[Your objective]:
Answer these questions from the excerpt on canine sweat gland carcinomas:
1. Which journal appears in the citation line after "Agnieszka Jasik et al."?
2. Which author is named first in the author list?
3. According to the Introduction, in which two species are apocrine sweat gland carcinomas rare malignant skin tumors?

[Provided text]:
****************

Mutations of p53 Gene in Canine Sweat Gland Carcinomas Probably Associated with UV Radiation

Agnieszka Jasik  1 Anna Kycko  1 Monika Olech  2 Krzysztof Wyrostek  3 Anna Śmiech  4 Wojciech Łopuszyński  4 Iwona Otrocka-Domagała  5 Mateusz Mikiewicz  5 Izabella Dolka  6
Affiliations

Mutations of p53 Gene in Canine Sweat Gland Carcinomas Probably Associated with UV Radiation

Agnieszka Jasik et al. J Vet Res. .

Abstract

Introduction: Apocrine sweat gland carcinomas (ASGCs) are rare malignant skin tumours in dogs and humans. The literature published so far focuses mostly on the clinico-epidemiological aspect of these tumours, but little is known about their pathogenesis. In this study we aimed to determine whether the p53 gene is involved in the carcinogenesis of the apocrine sweat gland in dogs and whether ultraviolet radiation (UV) is related to it.

****************

[Information]:

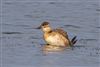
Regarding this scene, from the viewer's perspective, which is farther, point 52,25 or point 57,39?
point 52,25

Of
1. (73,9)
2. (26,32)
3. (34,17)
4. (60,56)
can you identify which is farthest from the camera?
(73,9)

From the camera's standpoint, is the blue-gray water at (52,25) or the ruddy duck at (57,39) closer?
the blue-gray water at (52,25)

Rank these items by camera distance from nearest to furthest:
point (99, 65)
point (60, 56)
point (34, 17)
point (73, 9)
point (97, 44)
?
point (99, 65) → point (60, 56) → point (97, 44) → point (34, 17) → point (73, 9)

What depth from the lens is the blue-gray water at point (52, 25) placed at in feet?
51.2

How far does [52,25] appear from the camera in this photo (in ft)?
70.4

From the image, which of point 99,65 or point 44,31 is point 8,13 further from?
point 99,65

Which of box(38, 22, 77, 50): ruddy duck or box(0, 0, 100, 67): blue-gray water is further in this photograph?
box(38, 22, 77, 50): ruddy duck

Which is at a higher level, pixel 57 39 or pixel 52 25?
pixel 57 39

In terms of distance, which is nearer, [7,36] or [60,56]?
[60,56]

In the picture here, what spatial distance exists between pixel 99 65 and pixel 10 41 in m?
3.93

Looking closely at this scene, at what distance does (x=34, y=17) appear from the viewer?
75.2ft

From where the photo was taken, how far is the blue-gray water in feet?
51.2

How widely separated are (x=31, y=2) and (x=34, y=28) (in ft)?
17.6

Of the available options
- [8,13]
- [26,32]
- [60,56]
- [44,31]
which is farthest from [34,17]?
[60,56]
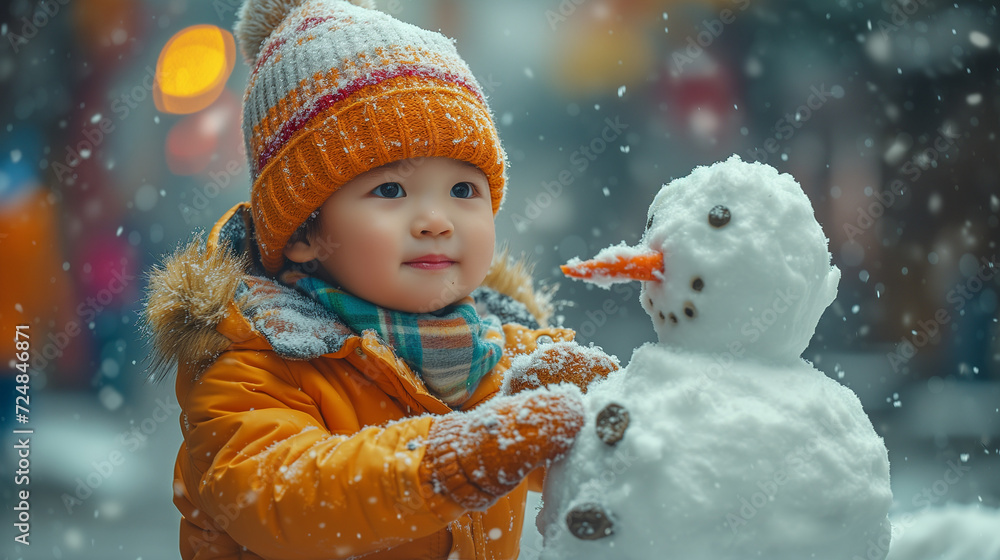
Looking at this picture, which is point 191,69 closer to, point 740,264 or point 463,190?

****************

[Task answer]:
1. J Vet Res
2. Agnieszka Jasik
3. Dogs and humans